# [WORK REQUIRED]
Each line below that holds the word "Zealand" counts toward the answer; reply with the total number only.

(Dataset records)
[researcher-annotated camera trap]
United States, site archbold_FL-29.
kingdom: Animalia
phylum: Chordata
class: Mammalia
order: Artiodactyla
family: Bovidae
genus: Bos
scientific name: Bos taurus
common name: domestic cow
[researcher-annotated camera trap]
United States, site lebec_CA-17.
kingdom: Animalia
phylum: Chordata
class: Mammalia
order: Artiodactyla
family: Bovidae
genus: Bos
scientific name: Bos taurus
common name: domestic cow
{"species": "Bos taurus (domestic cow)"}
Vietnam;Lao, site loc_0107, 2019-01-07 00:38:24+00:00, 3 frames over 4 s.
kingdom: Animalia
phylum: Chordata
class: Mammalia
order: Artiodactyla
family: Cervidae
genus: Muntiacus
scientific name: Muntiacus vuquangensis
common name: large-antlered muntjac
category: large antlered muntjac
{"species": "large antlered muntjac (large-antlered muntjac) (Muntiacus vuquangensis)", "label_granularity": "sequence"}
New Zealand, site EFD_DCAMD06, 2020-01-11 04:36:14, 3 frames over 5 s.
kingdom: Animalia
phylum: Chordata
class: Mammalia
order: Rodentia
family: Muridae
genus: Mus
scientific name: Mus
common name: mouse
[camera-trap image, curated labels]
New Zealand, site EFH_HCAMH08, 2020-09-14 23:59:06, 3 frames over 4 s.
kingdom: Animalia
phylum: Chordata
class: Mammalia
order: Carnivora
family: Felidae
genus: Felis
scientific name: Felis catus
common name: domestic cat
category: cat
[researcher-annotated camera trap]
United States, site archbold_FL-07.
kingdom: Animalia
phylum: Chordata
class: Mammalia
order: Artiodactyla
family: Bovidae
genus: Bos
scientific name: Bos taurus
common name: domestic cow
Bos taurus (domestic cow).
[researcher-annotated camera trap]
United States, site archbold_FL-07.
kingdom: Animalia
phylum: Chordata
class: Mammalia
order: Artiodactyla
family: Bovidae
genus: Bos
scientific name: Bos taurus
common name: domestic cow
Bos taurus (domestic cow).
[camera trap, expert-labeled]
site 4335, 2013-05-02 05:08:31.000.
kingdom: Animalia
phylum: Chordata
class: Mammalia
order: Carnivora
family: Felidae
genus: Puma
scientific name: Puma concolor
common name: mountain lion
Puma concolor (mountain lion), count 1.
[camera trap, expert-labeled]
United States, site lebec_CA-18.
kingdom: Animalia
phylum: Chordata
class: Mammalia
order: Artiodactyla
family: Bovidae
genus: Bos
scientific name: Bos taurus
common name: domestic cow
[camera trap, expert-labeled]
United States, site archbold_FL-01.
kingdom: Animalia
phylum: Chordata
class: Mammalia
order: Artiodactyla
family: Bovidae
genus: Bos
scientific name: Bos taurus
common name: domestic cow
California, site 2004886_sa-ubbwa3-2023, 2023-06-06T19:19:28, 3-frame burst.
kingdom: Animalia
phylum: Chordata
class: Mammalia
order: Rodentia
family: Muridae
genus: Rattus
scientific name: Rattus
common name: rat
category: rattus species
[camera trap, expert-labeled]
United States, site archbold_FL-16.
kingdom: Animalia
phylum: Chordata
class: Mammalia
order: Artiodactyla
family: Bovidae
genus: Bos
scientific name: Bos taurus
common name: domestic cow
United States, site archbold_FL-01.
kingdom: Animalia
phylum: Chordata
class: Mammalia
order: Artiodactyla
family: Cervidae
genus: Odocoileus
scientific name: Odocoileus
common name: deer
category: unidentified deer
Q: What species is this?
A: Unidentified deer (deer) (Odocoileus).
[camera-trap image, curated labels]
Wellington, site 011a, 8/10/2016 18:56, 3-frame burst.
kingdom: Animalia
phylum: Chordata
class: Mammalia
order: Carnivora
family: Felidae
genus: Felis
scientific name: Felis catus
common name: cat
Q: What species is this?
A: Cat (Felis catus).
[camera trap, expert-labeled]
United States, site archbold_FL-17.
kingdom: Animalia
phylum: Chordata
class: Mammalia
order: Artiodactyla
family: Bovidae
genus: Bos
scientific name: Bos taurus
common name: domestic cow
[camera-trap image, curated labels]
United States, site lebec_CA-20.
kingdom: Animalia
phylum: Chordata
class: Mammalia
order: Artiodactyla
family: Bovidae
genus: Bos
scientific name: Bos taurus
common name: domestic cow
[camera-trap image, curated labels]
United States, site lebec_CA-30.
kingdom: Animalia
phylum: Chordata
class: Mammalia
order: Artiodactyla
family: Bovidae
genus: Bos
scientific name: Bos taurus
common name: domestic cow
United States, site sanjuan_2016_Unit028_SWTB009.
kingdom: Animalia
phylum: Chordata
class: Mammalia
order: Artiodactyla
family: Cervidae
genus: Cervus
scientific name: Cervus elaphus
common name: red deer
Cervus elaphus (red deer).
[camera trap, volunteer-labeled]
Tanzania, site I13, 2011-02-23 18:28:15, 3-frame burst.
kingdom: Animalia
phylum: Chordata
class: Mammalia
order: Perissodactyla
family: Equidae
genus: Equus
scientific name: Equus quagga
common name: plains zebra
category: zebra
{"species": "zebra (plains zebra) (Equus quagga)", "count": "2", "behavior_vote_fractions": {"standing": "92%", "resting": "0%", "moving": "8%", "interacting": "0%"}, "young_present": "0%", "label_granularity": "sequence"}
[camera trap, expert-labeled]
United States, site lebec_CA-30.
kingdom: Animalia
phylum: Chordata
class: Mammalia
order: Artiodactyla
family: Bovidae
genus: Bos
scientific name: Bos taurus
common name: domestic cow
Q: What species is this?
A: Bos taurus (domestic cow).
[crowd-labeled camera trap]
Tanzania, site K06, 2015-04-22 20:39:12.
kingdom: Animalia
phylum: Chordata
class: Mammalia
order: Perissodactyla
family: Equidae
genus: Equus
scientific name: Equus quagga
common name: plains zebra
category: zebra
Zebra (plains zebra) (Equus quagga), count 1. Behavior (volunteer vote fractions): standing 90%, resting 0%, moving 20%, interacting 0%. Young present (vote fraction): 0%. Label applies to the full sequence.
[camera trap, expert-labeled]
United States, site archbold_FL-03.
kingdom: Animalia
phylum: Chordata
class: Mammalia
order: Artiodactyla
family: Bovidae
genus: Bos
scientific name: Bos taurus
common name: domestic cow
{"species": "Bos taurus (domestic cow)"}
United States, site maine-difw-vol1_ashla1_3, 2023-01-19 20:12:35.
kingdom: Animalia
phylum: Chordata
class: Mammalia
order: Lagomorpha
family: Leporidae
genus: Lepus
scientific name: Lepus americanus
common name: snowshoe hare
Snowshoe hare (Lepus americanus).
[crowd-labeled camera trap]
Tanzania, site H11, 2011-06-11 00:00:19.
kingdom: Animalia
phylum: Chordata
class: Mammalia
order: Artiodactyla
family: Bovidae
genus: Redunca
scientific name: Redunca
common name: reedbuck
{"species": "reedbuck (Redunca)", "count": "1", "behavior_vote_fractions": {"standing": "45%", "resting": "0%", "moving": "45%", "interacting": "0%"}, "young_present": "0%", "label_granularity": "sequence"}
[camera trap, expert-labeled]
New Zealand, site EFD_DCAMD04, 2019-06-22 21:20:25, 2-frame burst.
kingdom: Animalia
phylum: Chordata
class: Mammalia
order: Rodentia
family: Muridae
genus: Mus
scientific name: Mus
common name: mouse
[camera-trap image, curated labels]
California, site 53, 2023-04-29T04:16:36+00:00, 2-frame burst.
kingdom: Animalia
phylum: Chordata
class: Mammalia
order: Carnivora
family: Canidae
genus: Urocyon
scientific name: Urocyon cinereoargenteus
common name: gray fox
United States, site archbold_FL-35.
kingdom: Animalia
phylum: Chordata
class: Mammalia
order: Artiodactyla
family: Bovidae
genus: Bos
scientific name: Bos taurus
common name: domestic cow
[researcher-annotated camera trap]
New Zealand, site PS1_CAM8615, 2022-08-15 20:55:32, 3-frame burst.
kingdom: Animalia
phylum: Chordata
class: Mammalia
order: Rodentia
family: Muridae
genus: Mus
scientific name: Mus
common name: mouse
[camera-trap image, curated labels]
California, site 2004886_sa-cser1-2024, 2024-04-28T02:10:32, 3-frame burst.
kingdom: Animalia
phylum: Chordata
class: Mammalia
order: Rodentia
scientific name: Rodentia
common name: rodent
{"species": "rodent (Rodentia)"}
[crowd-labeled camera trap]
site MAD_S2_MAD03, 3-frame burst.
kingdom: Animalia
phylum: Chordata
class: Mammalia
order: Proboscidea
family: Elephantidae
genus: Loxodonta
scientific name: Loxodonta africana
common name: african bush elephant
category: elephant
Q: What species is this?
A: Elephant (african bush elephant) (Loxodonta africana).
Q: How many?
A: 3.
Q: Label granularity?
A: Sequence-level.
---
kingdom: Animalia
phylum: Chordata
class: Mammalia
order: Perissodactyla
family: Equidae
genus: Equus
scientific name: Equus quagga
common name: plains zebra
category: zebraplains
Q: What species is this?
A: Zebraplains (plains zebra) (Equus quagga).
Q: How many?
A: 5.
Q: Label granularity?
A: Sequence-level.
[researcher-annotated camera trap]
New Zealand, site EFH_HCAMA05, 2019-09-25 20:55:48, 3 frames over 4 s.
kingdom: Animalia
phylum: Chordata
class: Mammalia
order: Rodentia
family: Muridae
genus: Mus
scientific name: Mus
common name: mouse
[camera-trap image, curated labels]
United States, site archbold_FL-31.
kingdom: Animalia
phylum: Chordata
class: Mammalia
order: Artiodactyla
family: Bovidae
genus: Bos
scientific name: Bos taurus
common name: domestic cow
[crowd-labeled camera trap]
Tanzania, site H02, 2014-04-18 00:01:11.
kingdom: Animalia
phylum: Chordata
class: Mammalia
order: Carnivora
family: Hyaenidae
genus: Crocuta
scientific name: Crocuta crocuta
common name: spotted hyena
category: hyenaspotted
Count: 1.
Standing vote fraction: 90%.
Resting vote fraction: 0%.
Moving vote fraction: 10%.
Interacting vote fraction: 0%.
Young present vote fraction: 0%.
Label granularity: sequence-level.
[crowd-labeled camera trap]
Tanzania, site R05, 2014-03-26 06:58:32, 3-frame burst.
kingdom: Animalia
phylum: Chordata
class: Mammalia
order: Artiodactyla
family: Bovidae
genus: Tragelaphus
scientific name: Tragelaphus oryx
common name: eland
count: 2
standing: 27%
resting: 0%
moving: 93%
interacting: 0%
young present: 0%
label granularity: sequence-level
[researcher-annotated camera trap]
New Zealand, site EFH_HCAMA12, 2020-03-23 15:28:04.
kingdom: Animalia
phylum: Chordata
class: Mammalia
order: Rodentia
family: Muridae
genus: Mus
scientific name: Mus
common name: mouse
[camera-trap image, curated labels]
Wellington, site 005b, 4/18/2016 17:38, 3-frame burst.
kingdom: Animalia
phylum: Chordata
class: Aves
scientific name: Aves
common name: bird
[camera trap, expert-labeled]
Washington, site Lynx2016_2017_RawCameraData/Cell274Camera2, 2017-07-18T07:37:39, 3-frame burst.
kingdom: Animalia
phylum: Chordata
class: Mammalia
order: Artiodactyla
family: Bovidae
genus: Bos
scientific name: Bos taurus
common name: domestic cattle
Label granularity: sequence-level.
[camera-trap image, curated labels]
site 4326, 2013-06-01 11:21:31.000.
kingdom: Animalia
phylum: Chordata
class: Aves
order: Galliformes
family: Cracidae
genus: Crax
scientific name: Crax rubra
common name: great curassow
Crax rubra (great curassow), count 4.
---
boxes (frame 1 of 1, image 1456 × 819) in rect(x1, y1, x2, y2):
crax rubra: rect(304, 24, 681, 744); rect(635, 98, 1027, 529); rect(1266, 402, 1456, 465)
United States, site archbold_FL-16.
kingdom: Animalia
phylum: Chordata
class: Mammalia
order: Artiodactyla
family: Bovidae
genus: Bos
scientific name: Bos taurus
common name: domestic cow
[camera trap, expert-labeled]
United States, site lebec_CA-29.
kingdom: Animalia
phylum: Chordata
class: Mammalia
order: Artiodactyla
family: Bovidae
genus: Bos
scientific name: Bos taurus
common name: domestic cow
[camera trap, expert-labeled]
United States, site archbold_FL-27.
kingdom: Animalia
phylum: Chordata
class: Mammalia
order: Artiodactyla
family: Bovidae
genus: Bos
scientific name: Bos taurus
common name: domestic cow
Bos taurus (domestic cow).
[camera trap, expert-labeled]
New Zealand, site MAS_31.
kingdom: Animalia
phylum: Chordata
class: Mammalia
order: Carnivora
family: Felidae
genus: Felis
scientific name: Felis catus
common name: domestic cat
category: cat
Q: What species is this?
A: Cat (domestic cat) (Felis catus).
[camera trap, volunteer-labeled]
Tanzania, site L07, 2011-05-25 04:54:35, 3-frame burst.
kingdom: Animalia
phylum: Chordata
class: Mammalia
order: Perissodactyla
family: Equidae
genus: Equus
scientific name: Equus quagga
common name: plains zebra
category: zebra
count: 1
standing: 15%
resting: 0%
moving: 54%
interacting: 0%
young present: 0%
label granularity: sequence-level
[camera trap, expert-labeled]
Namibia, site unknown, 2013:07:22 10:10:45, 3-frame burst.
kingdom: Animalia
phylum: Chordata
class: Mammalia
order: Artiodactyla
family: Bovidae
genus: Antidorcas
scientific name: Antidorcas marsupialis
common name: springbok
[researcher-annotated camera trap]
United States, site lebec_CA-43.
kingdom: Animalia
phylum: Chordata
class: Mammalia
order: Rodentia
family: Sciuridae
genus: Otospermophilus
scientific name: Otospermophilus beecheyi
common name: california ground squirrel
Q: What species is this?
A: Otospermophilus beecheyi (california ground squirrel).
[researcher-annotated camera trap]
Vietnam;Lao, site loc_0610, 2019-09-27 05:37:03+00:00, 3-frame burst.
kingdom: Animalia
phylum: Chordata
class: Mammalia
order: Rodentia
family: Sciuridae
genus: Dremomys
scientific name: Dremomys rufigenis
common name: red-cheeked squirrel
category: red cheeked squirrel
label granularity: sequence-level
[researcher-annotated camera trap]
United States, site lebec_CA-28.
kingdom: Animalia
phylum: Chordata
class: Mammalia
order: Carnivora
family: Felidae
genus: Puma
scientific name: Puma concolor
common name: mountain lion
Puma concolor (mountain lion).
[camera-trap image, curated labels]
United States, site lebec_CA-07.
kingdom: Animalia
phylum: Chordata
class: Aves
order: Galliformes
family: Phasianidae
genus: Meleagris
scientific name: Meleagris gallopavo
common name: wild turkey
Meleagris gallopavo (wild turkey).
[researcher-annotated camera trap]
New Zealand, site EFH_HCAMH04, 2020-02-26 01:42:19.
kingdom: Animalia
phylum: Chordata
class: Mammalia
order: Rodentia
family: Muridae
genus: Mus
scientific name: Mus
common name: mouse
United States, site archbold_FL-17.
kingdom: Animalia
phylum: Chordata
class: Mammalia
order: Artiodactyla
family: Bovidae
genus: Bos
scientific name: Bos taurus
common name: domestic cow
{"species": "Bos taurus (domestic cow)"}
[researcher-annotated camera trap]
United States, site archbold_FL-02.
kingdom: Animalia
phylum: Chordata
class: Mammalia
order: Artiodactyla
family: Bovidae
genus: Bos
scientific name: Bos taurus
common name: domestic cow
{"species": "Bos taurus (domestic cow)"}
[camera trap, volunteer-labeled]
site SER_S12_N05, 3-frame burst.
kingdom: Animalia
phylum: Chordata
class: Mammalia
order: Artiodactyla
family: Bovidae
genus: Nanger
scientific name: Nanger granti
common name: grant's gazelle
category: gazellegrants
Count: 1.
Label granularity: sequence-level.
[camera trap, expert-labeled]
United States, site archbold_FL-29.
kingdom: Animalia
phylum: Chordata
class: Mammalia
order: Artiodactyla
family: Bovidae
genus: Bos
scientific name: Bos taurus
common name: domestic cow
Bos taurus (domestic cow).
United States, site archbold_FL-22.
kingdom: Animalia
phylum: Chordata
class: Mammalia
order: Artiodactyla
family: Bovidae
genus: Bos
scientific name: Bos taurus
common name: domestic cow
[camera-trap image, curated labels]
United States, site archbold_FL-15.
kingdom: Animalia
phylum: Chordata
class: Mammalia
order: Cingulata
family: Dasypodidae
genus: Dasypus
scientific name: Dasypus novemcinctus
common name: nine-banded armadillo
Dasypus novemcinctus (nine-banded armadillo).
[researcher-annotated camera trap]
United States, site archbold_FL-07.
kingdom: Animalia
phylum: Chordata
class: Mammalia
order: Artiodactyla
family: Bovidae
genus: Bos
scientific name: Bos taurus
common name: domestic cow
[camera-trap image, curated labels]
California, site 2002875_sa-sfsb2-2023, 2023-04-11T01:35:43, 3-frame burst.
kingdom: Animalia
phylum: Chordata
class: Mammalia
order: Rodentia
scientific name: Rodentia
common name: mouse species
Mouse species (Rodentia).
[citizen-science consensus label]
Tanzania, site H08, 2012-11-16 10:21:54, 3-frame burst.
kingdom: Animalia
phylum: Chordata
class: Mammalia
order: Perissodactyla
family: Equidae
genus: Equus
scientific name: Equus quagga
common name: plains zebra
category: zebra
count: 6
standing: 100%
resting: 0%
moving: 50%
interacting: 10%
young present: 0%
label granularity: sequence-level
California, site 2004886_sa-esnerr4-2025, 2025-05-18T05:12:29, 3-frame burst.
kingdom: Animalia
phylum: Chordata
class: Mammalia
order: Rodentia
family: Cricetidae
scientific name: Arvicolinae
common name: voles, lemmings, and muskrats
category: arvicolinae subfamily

# [WORKED SOLUTION]
8